My impulse is to completely agree with this, to post this on facebook with a commentary lamenting how terrible the Republican party has become.  But smart, reasonable, even Nobel prize winning economists have supported Romney along with all of these seemingly unreasonable policies.  There has to be a reason.  The reason I think is Krugman just shares a different worldview from most Republicans, for which I'll use Paul Ryan and his plan as a proxy.

First, the Republican mindset consists of a strong distrust in government to manage economic affairs.  This comes out indirectly in Ryan's economic plan.  Paul Ryan wants to make the income tax code less progressive, giving the top earners a significant tax cut as a result.  Consider also, that since the US has among the highest corporate tax rate in the world, Ryan's plan also wants to cut this rate with the hope of leveling the competitive field and enticing more business back to the US.  He balances these pretty substantial revenue cuts by removing many, perhaps all, of the current deductions and loopholes in the tax code.  He hand-waves on this, but to make the tax cuts revenue neutral, basically all deductions must go.  The end result is a lower, flatter tax code.
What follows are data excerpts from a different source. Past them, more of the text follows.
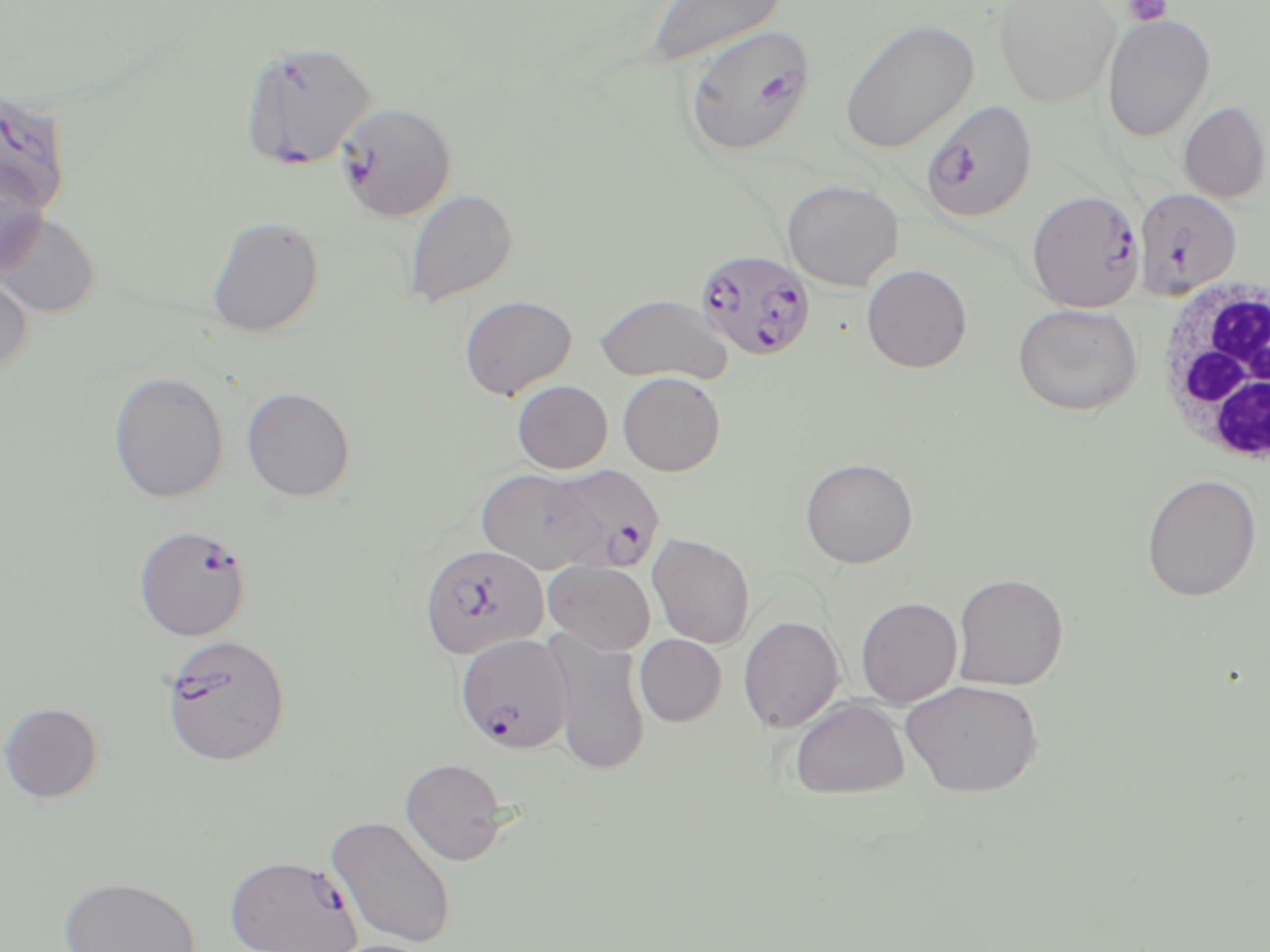
slide_level_diagnosis: Plasmodium falciparum
modality: light microscopy
field_of_view: single
preparation: thin blood smear
magnification: 1000x
plasmodium_falciparum_infected_red_blood_cell_locations: 'approximate bounding boxes as [x1, y1, x2, y2] in pixels: [681, 21, 814, 156], [238, 39, 378, 171], [0, 87, 72, 215], [919, 99, 1037, 224], [335, 102, 457, 221], [1133, 187, 1242, 299], [1026, 190, 1145, 312], [695, 248, 817, 361], [544, 464, 665, 573], [133, 523, 251, 641], [418, 543, 550, 659], [160, 633, 291, 766], [455, 633, 574, 754], [224, 853, 362, 952]'
stain: May-Grünwald-Giemsa
white_blood_cell_locations: 'approximate bounding boxes as [x1, y1, x2, y2] in pixels: [1150, 273, 1270, 469]'
image_size: 1270×952 pixels
uninfected_red_blood_cell_locations: 'approximate bounding boxes as [x1, y1, x2, y2] in pixels: [642, 0, 785, 68], [993, 0, 1121, 109], [1101, 13, 1216, 143], [838, 18, 979, 154], [1178, 101, 1270, 203], [0, 155, 49, 276], [781, 179, 904, 291], [404, 189, 518, 307], [0, 211, 100, 317], [206, 216, 324, 336], [861, 264, 972, 373], [0, 270, 34, 377], [593, 293, 732, 385], [459, 294, 577, 399], [1012, 302, 1144, 416], [108, 371, 229, 503], [617, 371, 726, 476], [512, 380, 613, 473], [241, 386, 356, 500], [800, 457, 918, 568], [477, 468, 604, 573], [1141, 473, 1263, 601], [647, 532, 755, 649], [543, 560, 656, 655], [953, 572, 1069, 690], [855, 596, 962, 707], [738, 616, 845, 733], [547, 631, 651, 777], [635, 634, 727, 726], [900, 679, 1043, 796], [790, 697, 910, 798], [0, 701, 104, 804], [400, 757, 508, 865], [325, 815, 457, 949], [58, 875, 203, 952], [318, 939, 437, 952]'
platelet_locations: 'approximate bounding boxes as [x1, y1, x2, y2] in pixels: [1123, 0, 1173, 26]'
But, this does not get us to a balance budget.  To get us there, he has to do something about our spending and entitlement reform.  He protects defense and social security (in the past he was a proponent of social security privatization), but he basically cuts nearly everything else practically to zero.  He doesn't explicitly say this, but he does provide target spending as a percentage of GDP and to get to those targets, while preserving the programs he's intent on preserving, discretionary spending is cut to the bare bones.
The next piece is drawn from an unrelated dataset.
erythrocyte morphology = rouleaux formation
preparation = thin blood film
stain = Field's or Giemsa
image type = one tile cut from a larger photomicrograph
Finally, medicaid spending, much of which goes to the elderly in the form of long-term care support, is reduced and controlled.  Rather than an open-ended federal entitlement, they turn it into a fixed block grant that is transferred to the states.  The states, then are free to meet the health care needs of the poor and the elderly in the ways that make sense to them.

This all sounds harsh, but consider the worldview.  First, it gives the states the opportunity to step up.  States can increase taxes and spending to compensate for the tax and revenue cuts at the federal level.  This moves spending from the federal to the local levels, providing the benefit of localizing problem solving.  Further, and perhaps more profoundly, reduced federal tax obligations on those with higher income, free them up to direct those funds to local charities, churches and other institutions.  Providing wage earners greater opportunity to control how these funds are used and to hold the recipients of those funds more accountable.
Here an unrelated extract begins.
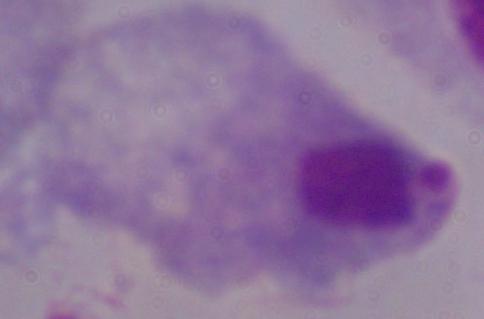

{
  "magnification": "1000x",
  "modality": "micrograph",
  "identification": "trichomonad"
}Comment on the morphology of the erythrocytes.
 Providing less federal support also, in theory and perhaps counter-intuitively, has the potential to decrease inequality.  As corporations get big and as they lose corporate welfare support, smaller businesses have better opportunities to compete, spreading the wealth as they compete and win in the marketplace.

Ultimately, conservatives have a general impulse to distrust federal politicians, who tend to insulate themselves from the larger population.  Folks in Congress rarely lose re-election as they harness powerful money to shoot down challengers.  The lose accountability and as a result use their power to benefit their friends both in business and in politics.  Ultimately, federal funds are used inefficiently and hurt our economy.

I understand the impulse and I share some of these concerns.  But I have to say, I think much of this is  libertarian fantasy in much the same way socialists in the 1920's believed they could create an egalitarian utopia through managed government initiatives.   I'm a proponent of a mixed economy. A free market, balanced by a social safety net. Federal, state and local levels of government have important roles to play, but this is a subject for another post.